▶ **Records to use**:
- - -

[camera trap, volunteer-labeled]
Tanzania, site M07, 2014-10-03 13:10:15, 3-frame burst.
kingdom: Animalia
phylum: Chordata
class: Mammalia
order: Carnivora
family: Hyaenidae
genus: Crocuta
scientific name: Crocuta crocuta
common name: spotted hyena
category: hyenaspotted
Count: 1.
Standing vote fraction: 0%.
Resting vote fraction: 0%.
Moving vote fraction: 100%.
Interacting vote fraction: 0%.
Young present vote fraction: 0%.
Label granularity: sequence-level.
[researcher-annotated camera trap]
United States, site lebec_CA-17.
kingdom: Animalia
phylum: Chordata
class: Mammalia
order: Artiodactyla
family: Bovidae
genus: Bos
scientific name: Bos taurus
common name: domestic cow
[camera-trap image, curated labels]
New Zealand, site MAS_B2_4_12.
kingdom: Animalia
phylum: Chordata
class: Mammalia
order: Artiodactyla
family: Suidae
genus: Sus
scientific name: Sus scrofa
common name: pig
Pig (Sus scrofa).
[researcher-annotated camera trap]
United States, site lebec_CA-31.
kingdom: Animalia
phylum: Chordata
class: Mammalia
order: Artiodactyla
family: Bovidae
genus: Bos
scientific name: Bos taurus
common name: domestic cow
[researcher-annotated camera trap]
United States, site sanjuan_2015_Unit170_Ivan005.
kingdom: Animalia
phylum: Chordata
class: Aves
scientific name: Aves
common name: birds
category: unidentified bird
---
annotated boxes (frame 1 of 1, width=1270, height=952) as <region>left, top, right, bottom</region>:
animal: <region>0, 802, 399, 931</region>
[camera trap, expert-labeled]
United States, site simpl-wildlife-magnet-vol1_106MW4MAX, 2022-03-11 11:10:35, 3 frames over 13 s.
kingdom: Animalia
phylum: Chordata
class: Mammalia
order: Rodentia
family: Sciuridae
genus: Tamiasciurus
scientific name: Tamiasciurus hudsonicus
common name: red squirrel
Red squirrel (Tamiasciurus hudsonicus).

- - -

Repeat, character for character, the lines of the material above from the line with "annotated boxes (frame" through the line with "[camera trap, expert-labeled]".

annotated boxes (frame 1 of 1, width=1270, height=952) as <region>left, top, right, bottom</region>:
animal: <region>0, 802, 399, 931</region>
[camera trap, expert-labeled]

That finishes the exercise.